*Directions for this task*:
Rewrite everything from the start of the items down to the line containing "12953 millimetres", changing "clump of mud" to "patch of mud" and leaving everything else as it is.
>> begin Data for the task
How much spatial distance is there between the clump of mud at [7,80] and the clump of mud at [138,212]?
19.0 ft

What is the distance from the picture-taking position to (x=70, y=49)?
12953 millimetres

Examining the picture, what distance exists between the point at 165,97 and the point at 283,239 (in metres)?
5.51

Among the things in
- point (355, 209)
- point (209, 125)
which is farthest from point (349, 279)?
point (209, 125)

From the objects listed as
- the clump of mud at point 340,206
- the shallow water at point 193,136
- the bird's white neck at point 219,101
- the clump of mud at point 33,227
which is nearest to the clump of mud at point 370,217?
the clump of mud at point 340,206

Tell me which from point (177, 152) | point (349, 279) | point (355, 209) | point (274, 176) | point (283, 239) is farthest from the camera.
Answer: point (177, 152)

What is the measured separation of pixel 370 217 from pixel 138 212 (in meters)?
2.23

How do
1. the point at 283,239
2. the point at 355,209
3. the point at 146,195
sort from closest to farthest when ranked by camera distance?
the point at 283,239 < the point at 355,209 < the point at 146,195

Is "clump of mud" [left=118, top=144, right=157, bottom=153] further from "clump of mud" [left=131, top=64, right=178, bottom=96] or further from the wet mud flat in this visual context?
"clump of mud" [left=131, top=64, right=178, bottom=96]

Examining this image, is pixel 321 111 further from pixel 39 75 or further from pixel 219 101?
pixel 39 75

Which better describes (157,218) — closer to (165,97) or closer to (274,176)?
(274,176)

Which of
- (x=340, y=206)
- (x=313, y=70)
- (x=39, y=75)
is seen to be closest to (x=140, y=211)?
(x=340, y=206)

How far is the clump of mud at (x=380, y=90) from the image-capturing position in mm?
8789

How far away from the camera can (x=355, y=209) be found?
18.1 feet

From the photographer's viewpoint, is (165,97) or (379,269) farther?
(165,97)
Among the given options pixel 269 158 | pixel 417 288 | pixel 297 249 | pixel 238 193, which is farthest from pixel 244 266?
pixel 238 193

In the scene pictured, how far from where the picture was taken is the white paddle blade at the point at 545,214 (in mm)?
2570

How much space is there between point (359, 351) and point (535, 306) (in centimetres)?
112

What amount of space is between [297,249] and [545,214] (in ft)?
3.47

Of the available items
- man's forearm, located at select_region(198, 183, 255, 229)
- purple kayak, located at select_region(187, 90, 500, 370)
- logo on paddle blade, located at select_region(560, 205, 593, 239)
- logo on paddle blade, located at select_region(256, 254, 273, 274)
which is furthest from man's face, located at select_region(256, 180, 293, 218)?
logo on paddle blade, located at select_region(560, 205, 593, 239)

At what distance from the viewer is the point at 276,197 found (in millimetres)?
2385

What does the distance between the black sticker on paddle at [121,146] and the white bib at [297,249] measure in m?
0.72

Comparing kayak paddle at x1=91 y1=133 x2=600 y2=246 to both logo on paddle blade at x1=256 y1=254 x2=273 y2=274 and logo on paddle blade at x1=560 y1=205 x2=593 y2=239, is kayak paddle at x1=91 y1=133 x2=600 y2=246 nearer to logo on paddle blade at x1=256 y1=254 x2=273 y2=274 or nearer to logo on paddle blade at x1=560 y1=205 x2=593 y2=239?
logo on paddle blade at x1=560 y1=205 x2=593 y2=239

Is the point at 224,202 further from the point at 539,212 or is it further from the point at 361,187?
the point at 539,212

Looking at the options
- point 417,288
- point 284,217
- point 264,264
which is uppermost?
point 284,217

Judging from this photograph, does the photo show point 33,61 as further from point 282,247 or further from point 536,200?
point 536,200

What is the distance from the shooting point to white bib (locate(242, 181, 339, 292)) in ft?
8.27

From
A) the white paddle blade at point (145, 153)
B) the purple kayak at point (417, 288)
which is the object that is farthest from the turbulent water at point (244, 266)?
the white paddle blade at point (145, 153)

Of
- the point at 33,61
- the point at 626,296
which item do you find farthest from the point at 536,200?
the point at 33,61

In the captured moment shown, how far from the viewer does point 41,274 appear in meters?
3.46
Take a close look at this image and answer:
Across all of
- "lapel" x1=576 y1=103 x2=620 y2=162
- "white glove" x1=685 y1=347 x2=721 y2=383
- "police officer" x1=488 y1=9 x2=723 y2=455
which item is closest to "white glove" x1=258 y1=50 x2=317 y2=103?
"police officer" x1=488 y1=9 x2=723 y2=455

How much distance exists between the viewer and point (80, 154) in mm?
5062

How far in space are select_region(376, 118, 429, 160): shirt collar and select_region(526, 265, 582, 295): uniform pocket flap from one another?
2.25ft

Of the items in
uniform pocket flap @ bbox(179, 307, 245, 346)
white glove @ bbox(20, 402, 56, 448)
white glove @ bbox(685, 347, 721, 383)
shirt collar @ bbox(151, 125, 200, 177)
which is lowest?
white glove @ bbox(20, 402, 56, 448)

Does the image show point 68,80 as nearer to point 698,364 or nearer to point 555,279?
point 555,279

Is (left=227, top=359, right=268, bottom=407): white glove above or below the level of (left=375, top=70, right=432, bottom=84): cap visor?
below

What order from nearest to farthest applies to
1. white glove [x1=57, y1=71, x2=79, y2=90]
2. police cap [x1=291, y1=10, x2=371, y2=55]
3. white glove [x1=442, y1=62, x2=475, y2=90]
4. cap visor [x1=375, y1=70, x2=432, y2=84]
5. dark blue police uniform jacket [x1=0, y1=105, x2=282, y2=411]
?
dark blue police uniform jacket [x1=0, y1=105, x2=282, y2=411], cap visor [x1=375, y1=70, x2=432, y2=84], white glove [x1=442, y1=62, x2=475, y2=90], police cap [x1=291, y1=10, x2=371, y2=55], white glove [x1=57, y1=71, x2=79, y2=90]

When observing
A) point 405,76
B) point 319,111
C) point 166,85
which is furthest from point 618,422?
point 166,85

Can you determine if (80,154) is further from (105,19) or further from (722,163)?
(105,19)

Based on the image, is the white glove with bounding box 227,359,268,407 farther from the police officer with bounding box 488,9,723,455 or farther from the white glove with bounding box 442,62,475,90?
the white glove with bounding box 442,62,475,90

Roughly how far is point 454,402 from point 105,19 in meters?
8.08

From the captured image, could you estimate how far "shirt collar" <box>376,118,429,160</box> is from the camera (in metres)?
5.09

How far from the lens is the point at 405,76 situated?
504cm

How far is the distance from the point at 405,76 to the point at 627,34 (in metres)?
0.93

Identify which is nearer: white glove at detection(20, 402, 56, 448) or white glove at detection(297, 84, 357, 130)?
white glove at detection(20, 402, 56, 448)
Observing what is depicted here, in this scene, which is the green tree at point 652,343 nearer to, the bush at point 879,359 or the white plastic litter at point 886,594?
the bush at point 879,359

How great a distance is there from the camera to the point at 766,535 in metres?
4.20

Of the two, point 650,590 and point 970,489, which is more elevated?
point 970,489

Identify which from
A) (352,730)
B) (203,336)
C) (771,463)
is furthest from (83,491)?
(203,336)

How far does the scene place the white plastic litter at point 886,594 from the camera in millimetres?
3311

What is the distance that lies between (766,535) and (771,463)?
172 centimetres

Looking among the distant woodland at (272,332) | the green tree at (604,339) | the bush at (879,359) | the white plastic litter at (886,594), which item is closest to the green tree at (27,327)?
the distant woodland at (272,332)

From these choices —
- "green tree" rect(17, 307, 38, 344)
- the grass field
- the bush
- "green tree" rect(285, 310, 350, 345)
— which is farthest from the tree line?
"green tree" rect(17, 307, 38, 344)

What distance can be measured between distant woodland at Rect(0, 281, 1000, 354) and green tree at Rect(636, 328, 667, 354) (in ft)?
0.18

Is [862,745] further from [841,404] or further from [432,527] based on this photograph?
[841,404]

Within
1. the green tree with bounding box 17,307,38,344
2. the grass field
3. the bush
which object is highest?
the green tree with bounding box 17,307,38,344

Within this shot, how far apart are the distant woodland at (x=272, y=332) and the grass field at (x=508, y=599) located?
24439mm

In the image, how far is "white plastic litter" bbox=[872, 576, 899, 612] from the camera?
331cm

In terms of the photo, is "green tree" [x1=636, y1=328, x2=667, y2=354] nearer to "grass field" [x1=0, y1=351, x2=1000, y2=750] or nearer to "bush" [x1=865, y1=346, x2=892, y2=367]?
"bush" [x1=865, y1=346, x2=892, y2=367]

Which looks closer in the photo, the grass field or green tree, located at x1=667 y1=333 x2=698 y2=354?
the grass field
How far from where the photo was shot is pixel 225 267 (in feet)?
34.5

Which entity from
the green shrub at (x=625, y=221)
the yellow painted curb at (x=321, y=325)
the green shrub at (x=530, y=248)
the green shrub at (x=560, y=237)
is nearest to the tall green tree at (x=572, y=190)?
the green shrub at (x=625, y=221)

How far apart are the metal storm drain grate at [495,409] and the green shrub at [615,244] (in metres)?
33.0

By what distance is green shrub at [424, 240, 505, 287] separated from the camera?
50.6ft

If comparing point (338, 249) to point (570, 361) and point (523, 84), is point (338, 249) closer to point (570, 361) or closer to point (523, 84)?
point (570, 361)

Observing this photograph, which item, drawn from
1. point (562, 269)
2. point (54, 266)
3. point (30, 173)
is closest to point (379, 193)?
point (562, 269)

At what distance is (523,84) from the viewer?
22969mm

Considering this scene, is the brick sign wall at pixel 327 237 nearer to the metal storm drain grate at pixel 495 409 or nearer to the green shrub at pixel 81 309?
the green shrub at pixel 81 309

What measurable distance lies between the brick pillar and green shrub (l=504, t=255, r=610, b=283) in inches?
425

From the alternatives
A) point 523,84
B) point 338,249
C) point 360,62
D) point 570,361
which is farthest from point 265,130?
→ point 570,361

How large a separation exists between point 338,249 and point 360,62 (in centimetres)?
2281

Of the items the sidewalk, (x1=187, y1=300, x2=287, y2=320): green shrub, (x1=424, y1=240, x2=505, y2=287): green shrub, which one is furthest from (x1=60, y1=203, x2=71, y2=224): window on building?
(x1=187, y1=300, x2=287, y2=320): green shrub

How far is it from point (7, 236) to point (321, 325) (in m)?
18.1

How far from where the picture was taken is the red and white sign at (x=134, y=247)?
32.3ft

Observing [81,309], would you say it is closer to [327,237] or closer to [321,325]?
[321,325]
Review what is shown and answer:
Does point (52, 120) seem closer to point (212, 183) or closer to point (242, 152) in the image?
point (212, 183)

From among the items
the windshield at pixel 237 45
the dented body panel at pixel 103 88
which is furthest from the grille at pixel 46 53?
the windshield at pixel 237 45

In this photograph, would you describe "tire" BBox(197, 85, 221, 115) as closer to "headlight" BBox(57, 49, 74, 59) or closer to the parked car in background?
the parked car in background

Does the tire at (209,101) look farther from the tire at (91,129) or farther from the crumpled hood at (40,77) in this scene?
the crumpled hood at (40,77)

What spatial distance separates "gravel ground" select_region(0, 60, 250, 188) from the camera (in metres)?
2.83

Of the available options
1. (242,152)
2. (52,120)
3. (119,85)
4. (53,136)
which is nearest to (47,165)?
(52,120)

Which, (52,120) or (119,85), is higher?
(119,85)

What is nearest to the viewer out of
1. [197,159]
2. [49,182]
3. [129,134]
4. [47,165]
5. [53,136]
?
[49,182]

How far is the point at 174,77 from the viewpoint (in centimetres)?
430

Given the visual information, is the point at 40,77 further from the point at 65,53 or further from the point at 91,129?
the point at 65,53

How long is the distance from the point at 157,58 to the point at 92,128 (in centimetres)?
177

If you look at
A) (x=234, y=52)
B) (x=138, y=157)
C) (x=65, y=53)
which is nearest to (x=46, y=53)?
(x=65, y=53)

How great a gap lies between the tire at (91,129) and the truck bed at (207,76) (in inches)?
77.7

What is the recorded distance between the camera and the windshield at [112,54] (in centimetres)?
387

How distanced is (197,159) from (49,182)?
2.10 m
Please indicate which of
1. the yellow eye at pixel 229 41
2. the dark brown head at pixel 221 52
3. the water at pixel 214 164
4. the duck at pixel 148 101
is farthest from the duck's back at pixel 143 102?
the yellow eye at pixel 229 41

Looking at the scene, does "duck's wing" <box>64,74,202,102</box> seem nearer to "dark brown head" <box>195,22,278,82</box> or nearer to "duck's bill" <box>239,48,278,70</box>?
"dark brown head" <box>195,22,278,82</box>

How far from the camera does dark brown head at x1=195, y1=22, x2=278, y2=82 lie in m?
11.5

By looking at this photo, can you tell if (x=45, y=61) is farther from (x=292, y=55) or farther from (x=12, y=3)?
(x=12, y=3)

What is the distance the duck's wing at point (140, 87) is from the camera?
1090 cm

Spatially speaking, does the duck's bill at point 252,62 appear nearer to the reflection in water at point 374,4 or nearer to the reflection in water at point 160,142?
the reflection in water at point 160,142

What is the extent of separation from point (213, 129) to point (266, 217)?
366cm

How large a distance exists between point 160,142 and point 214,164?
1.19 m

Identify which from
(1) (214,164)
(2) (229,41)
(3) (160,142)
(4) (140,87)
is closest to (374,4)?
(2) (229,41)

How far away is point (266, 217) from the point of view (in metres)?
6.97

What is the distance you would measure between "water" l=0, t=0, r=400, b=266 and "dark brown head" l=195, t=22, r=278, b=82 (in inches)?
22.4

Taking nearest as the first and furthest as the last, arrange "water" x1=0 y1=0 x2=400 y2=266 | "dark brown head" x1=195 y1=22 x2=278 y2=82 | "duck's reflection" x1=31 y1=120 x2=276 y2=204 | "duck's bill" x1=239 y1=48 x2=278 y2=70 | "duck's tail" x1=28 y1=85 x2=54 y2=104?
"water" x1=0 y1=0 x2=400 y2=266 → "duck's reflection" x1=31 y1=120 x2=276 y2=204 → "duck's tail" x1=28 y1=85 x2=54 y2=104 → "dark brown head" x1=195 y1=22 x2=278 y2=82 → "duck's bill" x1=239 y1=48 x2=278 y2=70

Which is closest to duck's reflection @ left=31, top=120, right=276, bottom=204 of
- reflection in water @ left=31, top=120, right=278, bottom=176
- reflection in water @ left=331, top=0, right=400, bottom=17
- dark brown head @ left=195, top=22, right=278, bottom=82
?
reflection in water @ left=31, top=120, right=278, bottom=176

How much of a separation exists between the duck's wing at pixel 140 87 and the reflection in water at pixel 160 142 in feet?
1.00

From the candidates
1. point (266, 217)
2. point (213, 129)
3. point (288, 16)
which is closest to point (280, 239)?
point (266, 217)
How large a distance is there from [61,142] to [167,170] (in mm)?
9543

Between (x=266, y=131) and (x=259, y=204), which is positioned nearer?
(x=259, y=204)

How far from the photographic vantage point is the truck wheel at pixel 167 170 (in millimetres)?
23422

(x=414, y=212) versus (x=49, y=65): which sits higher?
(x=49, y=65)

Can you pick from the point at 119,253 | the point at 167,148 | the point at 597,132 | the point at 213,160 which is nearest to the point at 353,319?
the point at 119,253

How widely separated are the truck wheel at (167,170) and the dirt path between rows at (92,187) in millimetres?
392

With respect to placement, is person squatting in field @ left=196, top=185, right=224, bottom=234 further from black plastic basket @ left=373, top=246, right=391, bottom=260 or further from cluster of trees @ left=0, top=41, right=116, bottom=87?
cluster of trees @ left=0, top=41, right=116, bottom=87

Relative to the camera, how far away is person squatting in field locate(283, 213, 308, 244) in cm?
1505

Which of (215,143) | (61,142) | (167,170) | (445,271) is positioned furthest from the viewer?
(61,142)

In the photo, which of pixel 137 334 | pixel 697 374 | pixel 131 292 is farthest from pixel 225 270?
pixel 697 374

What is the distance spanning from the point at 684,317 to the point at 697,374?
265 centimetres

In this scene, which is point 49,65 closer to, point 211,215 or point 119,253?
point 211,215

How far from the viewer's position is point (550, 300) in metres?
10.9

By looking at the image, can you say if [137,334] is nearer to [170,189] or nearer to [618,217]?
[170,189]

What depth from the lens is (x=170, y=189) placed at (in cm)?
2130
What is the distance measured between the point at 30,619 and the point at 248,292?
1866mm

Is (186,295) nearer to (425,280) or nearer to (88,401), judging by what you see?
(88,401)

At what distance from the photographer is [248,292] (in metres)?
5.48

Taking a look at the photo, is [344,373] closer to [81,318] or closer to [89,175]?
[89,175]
>> end Data for the task
*Solution*:
How much spatial distance is there between the patch of mud at [7,80] and the patch of mud at [138,212]?
19.0 ft

What is the distance from the picture-taking position to (x=70, y=49)?
12953 millimetres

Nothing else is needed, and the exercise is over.